### SUPPLIED DATA
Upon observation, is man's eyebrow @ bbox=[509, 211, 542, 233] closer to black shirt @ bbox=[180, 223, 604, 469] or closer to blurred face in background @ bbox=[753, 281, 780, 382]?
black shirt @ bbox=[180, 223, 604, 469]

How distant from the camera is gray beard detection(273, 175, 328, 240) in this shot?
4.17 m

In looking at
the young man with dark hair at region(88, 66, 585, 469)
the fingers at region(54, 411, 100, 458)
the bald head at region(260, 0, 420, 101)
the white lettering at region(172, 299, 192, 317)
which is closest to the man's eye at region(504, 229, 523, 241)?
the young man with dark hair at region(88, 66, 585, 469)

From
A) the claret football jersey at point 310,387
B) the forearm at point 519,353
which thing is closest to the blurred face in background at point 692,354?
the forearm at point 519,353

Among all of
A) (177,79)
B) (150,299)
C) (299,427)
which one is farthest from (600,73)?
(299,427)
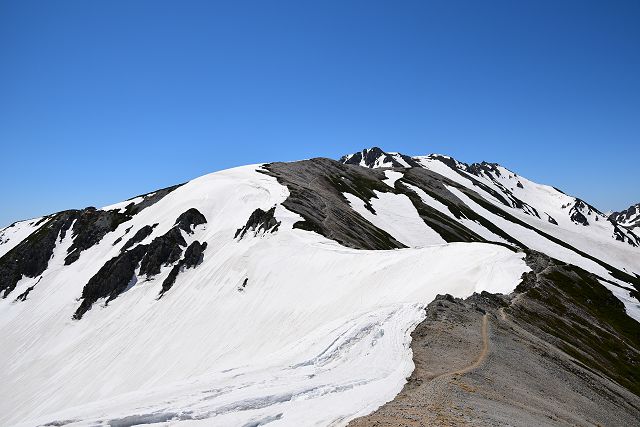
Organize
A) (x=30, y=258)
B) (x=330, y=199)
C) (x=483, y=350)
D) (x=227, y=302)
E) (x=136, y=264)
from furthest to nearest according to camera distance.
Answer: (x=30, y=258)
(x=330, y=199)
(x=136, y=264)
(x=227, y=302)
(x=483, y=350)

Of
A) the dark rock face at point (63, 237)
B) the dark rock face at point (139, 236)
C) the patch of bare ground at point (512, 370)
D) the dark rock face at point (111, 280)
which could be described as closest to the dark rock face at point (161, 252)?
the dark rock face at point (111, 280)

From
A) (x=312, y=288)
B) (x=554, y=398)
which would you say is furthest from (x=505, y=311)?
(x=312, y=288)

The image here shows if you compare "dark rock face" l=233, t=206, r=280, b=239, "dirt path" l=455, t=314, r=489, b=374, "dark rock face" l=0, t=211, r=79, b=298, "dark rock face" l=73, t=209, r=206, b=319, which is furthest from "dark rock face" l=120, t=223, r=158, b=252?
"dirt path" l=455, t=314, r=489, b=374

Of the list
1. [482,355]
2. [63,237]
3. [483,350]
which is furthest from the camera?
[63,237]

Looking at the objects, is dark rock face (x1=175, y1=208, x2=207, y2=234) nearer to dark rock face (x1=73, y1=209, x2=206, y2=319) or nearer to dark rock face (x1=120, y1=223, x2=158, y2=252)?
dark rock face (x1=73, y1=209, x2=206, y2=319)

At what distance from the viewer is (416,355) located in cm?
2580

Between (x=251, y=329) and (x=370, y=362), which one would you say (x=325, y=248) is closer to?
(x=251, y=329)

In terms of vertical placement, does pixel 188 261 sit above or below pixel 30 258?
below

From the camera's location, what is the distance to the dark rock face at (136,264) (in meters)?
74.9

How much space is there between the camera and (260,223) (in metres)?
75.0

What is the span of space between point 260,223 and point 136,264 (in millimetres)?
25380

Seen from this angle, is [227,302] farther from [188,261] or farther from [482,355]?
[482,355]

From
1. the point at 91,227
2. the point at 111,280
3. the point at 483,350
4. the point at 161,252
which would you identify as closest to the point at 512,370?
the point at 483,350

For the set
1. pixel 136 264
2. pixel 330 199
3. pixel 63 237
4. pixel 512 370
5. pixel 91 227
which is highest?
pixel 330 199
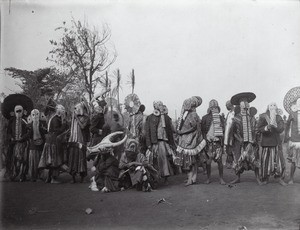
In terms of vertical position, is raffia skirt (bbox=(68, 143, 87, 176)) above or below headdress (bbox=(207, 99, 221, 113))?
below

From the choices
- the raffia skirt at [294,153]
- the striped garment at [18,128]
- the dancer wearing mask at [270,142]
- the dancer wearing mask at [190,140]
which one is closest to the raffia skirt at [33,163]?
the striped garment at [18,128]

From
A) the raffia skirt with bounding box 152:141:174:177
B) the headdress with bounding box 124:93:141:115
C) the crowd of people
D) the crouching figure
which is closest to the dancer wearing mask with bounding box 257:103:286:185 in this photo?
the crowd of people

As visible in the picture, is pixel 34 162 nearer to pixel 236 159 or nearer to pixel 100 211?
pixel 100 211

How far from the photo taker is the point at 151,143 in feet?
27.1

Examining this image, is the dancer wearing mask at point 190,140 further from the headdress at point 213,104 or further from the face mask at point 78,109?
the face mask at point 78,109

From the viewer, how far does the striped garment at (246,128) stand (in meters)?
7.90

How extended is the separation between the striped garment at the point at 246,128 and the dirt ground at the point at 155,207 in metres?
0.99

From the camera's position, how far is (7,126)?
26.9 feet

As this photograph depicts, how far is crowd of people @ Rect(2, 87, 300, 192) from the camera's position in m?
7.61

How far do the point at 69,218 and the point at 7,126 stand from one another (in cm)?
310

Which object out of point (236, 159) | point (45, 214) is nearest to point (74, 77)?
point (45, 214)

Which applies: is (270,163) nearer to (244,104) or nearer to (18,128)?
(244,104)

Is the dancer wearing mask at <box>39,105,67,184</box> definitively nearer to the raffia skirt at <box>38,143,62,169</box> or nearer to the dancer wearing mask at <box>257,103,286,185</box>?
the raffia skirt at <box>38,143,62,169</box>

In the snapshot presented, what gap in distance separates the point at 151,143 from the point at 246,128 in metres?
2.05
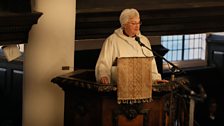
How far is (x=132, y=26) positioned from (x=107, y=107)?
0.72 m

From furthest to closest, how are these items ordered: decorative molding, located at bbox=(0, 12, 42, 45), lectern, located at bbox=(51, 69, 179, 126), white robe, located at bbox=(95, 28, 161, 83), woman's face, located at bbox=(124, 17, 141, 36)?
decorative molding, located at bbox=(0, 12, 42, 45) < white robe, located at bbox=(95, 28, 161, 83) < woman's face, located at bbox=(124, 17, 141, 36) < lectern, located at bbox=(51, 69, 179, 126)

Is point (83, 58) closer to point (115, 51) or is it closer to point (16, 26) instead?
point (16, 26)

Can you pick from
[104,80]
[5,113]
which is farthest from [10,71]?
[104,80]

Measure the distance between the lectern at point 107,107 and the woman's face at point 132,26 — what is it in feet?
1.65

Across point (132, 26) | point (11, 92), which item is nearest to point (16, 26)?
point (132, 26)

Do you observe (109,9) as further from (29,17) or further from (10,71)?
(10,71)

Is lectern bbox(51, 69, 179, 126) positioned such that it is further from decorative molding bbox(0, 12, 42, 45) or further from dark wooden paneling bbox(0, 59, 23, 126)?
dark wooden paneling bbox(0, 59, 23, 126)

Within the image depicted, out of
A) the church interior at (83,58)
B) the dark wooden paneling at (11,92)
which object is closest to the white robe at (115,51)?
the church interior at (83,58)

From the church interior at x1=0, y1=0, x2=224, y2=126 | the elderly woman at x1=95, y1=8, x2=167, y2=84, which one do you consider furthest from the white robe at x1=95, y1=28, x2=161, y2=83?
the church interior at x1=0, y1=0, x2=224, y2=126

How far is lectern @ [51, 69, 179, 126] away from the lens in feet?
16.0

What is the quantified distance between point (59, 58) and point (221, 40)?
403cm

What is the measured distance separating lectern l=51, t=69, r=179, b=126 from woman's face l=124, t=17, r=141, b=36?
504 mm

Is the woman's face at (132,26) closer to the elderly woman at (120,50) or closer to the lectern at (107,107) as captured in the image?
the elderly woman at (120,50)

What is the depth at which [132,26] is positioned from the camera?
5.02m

--

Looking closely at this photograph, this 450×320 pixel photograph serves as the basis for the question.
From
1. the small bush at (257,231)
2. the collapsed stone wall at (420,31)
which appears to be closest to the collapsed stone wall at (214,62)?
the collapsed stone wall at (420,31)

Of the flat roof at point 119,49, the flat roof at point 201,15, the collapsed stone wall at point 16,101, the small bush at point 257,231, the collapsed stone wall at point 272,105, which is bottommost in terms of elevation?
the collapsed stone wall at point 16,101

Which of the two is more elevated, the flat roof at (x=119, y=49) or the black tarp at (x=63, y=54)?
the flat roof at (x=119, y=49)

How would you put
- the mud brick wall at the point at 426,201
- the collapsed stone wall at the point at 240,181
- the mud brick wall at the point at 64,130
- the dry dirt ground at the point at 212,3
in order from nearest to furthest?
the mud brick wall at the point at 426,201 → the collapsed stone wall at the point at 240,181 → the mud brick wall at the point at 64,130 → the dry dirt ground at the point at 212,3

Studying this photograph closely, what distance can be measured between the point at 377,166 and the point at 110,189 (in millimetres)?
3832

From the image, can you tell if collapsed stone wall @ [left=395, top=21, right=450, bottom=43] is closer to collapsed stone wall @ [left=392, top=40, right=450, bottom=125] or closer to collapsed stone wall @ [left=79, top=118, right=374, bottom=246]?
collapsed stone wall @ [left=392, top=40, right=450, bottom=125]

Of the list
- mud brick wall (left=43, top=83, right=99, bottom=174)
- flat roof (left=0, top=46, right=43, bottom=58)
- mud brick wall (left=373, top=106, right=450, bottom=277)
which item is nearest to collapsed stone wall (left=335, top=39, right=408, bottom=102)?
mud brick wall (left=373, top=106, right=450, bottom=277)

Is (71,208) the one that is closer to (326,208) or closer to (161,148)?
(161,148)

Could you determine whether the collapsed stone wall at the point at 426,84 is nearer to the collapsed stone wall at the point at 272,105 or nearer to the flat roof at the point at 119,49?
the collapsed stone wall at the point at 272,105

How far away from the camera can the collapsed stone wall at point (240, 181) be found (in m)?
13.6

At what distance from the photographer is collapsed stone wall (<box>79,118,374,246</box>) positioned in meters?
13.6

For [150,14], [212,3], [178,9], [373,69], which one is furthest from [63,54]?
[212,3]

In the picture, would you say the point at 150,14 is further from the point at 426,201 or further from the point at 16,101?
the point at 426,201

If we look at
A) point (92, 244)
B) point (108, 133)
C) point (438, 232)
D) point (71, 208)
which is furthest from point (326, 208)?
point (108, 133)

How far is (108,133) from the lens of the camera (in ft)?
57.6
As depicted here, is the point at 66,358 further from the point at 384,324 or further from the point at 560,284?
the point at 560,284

--

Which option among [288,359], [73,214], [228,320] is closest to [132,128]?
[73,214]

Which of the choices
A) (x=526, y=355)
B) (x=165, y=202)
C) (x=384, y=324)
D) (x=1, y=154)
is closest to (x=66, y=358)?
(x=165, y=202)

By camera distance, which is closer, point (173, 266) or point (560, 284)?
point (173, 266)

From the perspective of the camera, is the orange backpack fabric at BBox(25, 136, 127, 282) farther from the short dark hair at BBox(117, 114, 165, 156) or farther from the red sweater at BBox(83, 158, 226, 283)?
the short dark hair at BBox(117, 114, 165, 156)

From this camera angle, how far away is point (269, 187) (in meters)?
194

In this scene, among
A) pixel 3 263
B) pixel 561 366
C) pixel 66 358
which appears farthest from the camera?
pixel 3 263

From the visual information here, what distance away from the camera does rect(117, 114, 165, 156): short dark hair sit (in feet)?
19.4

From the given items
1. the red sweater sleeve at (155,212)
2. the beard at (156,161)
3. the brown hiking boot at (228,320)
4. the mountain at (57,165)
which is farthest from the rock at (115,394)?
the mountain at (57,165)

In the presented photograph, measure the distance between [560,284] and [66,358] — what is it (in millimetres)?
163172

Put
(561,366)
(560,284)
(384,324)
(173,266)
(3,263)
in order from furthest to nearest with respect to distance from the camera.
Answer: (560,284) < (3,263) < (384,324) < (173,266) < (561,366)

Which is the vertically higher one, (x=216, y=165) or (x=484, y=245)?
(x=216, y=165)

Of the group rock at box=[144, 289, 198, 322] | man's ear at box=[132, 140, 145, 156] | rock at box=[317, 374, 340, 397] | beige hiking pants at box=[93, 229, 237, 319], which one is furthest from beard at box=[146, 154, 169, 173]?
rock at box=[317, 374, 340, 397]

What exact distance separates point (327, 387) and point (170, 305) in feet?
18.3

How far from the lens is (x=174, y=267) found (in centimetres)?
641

### TASK TO COMPLETE
Select each line of the records that contains the string "roof" and copy those lines out in full. The match is case-sensitive.

### EXERCISE SOLUTION
Of the flat roof at point 119,49, the flat roof at point 201,15, the collapsed stone wall at point 16,101, the small bush at point 257,231, the collapsed stone wall at point 272,105, which is bottommost in terms of elevation?
Which of the two is more elevated, the flat roof at (x=119, y=49) or the black tarp at (x=63, y=54)?
the flat roof at (x=119, y=49)
- flat roof (left=0, top=46, right=43, bottom=58)
Could you determine whether the collapsed stone wall at the point at 426,84 is nearer to the collapsed stone wall at the point at 272,105 or nearer to the flat roof at the point at 119,49?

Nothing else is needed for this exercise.